***** Text excerpt *****

Dieharder also goes beyond diehard in that it is deliberately extensible. In addition to implementing all of the diehard tests it is expected that dieharder will eventually contain all of the NIST STS and a variety of tests contributed by users, invented by the dieharder authors, or implemented from descriptions in the literature. As a true open source project, dieharder can eventually contain all rng tests that prove useful in one place with a consistent interface that permits one to apply those tests to many generators for purposes of comparison and validation of the tests themselves as much as the generators. In other words, it is intended to be a vehicle for the computer science of random number generation testing as well as a practical test harness for random number generators.

To expand on this, the development of dieharder was motivated by the following, in rough order of importance:

  • To provide a readily available, rpm- or apt- installable toolset so that "consumers" of random numbers (who typically use large numbers of random numbers in e.g. simulation or other research) can test the generator(s) they are using to verify their quality or lack thereof.

*****

• [Given task] Write the next part of the dieharder text, picking up after its last bullet point. These entries have nothing to do with what is asked here.

***** Extracted material *****

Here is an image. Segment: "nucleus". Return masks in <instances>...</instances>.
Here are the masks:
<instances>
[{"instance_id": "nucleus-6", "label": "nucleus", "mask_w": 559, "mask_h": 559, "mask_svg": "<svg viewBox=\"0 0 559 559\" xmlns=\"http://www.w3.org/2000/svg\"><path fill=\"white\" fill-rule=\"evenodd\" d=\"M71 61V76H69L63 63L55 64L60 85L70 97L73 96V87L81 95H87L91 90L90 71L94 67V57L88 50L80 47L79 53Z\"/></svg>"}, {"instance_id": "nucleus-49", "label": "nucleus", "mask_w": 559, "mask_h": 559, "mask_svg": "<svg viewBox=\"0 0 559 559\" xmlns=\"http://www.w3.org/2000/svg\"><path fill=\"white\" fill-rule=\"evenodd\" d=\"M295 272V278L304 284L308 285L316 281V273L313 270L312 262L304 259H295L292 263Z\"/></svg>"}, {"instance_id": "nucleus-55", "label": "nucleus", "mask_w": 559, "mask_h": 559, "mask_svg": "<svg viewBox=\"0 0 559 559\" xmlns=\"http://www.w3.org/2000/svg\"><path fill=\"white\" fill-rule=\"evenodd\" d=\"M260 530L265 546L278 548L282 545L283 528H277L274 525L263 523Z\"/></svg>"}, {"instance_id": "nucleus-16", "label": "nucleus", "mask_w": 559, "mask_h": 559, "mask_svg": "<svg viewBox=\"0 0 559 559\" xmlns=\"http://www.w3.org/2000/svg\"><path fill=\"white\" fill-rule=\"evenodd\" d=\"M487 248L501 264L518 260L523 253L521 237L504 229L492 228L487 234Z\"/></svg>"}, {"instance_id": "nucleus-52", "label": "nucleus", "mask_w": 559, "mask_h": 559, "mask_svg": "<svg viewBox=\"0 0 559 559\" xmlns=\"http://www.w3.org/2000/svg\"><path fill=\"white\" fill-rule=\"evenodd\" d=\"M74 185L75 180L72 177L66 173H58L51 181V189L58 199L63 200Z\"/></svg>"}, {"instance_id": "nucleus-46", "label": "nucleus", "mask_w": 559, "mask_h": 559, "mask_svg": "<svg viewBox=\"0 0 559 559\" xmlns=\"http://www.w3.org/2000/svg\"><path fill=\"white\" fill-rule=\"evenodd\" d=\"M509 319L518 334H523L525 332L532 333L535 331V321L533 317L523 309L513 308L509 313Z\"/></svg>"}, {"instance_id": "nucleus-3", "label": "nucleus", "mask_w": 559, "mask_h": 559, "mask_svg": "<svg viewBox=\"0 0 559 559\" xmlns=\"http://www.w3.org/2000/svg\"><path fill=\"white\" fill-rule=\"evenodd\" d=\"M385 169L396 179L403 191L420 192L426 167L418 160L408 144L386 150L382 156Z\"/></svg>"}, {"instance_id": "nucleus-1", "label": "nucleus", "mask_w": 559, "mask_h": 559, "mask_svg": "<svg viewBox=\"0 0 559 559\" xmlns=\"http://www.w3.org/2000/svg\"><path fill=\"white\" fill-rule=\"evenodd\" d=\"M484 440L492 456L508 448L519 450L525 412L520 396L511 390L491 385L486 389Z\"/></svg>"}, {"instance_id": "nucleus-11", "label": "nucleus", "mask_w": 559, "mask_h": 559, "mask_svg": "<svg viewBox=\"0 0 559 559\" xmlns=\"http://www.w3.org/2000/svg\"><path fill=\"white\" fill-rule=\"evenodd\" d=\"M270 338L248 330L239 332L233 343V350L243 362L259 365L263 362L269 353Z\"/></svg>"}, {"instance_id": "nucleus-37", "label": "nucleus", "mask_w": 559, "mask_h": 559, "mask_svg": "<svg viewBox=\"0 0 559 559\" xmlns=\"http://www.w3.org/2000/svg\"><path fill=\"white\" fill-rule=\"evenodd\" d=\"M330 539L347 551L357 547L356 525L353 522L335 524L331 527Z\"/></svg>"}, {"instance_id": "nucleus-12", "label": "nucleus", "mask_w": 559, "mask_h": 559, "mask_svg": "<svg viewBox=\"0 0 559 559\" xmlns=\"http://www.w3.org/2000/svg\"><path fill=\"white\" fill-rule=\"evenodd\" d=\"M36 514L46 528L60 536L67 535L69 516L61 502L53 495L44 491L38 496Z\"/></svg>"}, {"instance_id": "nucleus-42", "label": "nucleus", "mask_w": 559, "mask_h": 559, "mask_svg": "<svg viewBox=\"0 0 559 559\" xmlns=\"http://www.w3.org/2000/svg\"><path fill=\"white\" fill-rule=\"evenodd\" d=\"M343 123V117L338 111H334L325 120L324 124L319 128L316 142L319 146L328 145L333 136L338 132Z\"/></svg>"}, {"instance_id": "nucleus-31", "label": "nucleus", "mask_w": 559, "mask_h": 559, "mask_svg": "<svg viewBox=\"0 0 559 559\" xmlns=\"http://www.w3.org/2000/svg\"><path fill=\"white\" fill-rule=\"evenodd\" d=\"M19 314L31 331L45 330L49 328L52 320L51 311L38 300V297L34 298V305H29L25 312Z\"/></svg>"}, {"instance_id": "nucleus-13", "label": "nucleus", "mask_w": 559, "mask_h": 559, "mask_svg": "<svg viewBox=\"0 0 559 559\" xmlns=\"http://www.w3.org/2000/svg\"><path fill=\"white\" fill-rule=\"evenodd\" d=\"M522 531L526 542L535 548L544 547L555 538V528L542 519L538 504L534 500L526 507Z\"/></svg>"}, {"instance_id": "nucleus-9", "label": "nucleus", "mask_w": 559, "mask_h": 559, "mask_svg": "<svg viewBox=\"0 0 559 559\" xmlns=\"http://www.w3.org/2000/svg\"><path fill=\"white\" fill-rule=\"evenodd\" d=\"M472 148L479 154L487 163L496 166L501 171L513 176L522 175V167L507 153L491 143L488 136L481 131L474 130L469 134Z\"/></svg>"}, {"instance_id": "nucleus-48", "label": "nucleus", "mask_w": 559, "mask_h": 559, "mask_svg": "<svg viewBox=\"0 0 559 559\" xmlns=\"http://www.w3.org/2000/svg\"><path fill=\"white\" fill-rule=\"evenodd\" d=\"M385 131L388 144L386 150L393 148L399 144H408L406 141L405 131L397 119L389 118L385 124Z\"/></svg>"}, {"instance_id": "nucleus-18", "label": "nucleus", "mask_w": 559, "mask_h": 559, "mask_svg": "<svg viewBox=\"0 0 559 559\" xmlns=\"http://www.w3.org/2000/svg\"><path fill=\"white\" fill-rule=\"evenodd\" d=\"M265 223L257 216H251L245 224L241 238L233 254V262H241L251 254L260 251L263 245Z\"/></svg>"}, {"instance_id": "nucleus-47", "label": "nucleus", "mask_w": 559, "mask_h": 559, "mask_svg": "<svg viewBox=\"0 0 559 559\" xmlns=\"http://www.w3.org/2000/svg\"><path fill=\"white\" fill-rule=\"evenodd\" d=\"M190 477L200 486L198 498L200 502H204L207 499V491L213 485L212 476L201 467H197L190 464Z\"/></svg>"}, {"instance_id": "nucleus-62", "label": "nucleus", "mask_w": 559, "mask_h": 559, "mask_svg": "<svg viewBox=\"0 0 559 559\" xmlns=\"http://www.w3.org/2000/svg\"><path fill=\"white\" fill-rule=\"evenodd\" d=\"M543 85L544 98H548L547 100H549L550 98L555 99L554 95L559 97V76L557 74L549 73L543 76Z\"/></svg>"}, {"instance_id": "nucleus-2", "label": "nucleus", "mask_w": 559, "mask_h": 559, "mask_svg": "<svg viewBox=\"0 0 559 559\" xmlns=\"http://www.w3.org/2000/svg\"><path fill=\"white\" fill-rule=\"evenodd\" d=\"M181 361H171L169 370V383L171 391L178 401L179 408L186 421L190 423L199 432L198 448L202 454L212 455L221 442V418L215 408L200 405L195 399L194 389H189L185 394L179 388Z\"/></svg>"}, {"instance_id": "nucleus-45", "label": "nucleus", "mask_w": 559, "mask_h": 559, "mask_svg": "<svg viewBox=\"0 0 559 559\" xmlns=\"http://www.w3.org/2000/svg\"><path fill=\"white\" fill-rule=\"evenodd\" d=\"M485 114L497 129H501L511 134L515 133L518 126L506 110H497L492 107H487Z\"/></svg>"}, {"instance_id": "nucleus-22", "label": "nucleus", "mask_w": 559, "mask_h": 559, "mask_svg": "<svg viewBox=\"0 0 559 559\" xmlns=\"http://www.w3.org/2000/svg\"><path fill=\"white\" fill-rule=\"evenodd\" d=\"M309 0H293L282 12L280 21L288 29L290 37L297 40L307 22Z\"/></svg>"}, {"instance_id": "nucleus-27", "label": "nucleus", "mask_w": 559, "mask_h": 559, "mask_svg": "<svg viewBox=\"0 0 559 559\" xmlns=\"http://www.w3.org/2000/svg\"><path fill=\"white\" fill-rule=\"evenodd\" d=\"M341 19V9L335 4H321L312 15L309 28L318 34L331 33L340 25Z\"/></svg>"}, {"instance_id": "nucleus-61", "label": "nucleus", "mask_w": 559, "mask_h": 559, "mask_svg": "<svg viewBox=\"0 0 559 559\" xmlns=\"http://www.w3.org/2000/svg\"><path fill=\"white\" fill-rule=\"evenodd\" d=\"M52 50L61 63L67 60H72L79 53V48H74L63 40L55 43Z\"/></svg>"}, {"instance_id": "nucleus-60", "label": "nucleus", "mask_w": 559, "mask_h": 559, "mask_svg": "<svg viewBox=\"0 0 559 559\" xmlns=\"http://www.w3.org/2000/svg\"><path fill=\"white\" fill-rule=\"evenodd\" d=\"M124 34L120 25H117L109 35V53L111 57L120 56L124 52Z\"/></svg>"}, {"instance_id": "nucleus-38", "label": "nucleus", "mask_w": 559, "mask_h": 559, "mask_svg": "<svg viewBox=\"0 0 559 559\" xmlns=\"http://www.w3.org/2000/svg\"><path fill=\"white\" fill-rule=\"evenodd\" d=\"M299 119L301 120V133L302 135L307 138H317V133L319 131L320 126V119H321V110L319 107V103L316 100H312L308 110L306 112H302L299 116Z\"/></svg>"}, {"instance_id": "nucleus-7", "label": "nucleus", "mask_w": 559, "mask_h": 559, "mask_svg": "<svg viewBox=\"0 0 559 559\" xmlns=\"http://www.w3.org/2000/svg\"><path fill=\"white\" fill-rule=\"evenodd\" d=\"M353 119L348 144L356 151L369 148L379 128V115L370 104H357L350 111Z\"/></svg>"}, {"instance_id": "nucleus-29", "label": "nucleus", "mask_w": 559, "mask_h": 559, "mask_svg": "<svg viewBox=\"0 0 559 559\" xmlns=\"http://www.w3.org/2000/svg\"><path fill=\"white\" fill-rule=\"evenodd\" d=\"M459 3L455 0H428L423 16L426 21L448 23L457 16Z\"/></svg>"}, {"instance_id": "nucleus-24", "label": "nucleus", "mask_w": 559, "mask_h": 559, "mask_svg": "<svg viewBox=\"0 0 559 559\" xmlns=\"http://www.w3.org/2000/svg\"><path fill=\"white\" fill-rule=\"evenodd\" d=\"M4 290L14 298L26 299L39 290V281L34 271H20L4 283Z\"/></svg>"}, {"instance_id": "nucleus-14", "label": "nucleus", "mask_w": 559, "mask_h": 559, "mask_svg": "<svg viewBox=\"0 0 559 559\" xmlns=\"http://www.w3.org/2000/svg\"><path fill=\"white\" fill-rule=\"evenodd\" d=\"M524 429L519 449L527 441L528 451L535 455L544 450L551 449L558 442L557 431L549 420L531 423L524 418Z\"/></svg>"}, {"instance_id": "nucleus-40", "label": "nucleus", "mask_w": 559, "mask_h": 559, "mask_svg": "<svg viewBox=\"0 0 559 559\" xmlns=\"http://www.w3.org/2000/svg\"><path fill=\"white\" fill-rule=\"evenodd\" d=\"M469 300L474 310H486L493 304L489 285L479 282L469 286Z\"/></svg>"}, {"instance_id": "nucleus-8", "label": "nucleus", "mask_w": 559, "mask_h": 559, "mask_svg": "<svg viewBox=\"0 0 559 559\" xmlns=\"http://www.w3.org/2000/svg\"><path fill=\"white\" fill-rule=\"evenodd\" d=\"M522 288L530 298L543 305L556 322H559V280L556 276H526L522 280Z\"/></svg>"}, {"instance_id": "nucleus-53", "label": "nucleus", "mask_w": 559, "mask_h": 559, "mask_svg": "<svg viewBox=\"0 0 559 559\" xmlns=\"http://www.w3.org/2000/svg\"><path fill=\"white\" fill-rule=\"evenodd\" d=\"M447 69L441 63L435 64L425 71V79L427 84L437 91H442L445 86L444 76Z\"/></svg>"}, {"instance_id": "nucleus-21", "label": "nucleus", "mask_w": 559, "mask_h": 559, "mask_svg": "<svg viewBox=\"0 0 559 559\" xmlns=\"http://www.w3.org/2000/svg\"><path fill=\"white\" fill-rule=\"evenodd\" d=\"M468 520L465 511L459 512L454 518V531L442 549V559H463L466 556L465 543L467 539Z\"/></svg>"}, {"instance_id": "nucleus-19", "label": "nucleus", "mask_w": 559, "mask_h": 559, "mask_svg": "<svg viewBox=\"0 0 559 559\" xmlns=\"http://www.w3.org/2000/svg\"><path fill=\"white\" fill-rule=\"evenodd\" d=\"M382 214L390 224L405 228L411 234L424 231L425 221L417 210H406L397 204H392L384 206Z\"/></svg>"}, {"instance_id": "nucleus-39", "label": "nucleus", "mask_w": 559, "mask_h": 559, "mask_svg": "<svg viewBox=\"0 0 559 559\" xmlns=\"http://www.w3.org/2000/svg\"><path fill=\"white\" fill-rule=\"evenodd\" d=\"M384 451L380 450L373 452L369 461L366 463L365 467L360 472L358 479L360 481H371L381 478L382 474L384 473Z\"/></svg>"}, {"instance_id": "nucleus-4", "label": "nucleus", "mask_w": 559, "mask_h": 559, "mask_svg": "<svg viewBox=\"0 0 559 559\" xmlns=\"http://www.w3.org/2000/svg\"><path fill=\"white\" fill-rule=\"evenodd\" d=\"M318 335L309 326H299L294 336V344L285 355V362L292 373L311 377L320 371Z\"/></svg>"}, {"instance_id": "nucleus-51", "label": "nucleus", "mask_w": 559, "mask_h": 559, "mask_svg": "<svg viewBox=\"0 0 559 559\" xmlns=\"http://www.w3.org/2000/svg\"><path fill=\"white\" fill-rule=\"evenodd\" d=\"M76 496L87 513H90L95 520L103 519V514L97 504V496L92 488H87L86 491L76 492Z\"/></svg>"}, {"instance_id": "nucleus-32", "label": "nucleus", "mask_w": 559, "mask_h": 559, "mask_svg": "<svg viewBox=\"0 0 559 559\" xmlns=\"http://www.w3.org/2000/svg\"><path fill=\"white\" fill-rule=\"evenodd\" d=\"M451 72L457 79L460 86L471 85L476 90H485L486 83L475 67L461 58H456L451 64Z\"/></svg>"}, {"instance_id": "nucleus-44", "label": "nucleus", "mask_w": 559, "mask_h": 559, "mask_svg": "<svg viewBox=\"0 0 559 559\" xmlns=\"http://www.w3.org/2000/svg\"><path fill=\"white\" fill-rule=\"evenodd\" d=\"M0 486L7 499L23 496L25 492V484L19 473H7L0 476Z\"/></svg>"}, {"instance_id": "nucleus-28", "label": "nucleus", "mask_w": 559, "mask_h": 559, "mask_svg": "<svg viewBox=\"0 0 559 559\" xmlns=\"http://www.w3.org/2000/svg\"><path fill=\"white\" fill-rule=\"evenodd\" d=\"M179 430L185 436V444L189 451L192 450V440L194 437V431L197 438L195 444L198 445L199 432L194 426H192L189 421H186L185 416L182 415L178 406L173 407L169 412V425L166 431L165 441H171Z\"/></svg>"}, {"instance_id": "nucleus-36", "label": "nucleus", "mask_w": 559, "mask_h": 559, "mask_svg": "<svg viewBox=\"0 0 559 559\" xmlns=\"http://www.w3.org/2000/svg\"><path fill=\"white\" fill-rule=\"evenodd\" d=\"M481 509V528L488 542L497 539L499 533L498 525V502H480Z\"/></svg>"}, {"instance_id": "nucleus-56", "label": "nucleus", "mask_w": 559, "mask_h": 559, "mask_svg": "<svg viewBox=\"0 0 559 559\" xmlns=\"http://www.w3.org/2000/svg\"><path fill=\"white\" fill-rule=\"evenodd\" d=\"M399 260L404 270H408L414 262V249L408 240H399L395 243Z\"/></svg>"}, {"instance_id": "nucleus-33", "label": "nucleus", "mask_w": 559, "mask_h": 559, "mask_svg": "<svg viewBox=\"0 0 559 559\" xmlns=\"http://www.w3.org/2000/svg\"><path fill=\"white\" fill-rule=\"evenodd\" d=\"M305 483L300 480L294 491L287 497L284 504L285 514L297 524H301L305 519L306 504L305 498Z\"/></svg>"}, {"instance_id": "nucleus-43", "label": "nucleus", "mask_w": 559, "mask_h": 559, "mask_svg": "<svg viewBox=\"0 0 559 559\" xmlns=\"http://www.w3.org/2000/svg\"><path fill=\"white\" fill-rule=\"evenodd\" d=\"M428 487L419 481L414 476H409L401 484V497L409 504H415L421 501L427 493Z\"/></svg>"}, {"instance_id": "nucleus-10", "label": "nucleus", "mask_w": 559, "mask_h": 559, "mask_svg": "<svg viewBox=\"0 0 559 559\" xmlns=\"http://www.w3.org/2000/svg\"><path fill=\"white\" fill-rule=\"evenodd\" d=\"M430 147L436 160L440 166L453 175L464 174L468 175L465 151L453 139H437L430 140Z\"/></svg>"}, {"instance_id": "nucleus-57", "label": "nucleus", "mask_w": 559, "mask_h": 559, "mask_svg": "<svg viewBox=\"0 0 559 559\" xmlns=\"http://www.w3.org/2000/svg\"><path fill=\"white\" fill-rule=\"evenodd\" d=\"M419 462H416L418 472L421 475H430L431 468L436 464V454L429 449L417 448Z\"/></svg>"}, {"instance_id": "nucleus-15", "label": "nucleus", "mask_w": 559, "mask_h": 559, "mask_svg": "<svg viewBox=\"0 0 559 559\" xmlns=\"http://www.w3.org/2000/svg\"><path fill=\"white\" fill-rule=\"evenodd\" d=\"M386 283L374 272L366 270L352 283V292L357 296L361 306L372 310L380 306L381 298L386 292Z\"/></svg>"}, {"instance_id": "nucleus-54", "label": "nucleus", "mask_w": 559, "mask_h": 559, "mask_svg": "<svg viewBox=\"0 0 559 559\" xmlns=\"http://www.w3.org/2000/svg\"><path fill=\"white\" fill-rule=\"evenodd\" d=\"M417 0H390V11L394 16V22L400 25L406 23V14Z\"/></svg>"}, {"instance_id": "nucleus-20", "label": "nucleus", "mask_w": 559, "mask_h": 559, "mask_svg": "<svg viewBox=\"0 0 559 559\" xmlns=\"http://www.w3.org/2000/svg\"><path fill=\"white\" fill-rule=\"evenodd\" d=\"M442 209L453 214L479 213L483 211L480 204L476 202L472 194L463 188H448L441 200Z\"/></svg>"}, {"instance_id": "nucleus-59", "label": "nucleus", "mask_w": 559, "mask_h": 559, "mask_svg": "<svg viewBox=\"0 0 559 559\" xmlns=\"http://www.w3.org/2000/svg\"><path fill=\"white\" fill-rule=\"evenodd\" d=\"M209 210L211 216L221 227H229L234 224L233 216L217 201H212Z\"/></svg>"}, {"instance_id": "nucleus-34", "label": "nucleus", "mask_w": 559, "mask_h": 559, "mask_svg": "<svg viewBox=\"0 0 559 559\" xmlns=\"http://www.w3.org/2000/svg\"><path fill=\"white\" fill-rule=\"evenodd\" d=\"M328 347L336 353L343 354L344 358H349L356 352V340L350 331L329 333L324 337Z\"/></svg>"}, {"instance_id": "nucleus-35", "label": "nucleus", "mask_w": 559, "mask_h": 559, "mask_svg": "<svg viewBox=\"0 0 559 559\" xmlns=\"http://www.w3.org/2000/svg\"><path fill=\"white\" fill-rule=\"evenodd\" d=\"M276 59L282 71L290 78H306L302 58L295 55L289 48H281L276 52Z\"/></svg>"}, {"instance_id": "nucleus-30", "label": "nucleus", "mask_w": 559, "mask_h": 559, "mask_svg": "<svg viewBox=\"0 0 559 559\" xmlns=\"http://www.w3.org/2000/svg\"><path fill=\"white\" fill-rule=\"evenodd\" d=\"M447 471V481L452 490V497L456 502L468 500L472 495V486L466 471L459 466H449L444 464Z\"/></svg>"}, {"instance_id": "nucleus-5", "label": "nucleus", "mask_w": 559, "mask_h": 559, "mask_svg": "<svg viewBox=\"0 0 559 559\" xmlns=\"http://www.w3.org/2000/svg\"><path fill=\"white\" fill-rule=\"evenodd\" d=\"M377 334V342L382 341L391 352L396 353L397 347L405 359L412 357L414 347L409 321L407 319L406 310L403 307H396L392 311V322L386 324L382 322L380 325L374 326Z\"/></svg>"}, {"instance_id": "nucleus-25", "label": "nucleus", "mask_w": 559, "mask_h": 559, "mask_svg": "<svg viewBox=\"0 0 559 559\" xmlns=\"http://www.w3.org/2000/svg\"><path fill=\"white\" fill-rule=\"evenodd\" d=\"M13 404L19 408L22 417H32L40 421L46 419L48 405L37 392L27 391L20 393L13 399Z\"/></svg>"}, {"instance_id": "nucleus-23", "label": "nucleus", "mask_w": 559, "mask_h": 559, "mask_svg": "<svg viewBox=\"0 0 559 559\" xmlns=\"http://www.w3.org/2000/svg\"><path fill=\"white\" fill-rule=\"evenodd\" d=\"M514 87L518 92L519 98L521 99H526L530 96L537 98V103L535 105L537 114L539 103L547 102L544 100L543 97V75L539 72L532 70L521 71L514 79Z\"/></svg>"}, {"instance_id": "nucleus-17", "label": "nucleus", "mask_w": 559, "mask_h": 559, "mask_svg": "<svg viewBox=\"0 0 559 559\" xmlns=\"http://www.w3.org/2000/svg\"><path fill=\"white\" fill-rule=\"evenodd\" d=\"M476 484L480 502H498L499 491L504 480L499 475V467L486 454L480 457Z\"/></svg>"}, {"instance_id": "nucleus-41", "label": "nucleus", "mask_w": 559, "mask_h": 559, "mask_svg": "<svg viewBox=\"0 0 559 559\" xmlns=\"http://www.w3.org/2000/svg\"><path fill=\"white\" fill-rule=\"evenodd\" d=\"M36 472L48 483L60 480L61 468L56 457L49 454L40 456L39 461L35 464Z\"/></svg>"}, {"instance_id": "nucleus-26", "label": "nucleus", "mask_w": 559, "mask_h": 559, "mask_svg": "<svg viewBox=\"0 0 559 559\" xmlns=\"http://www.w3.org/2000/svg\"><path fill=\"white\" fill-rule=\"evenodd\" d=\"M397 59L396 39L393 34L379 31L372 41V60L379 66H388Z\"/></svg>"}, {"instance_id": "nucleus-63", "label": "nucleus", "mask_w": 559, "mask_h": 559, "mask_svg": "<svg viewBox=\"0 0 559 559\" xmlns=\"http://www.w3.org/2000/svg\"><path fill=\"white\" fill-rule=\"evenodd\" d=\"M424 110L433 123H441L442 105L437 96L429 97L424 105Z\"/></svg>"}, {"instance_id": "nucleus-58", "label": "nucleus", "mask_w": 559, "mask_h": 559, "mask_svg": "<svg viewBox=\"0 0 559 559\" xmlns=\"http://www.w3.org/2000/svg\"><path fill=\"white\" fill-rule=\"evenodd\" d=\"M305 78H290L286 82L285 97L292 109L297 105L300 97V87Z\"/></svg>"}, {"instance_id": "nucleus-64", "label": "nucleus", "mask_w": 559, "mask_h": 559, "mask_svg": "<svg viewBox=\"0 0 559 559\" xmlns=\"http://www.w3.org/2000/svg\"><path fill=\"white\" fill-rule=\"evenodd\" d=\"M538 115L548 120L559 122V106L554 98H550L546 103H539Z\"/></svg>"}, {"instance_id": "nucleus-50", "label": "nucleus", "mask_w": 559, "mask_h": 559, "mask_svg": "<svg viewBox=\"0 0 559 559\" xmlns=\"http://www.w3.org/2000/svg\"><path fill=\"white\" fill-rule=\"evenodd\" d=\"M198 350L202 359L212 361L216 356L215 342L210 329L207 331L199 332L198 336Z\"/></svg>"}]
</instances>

*****

• [Result of the exercise]
  • To provide a very simple user interface for that toolset for random number consumers. At the moment, this means a command line interface (CLI) that can easily be embedded in scripts or run repeatedly with different parameters. A graphical user interface (GUI) is on the list of things to do, although it adds little to the practical utility of the tool.
  • To provide lots of knobs and dials and low level control for statistical researchers that want to study particular generators with particular tests in more detail. This includes full access to test sources -- no parameter or aspect of the test algorithms is "hidden" and needs to be taken on faith.
  • To have the entire test code and documentation be fully Gnu Public Licensed and hence openly available for adaptation, testing, comment, and modification so that the testing suite itself becomes (over time) reliable.
  • To be extensible. Dieharder provides a fairly simple API for adding new tests with a common set of low-level testing tools and a common test structure that leads (one hopes) to an unambiguous decision to accept or reject any given random number generator on the basis of any given test for a suitable choice of controllable test parameters.
  • To allow all researchers to be able to directly test, in particular, the random number generators interfaced with the GSL. This is a deliberate design decision justified by the extremely large and growing number of random number generators prebuilt into the GSL and the ease of adding new ones (either contributing them to the project or for the sole purpose of local testing).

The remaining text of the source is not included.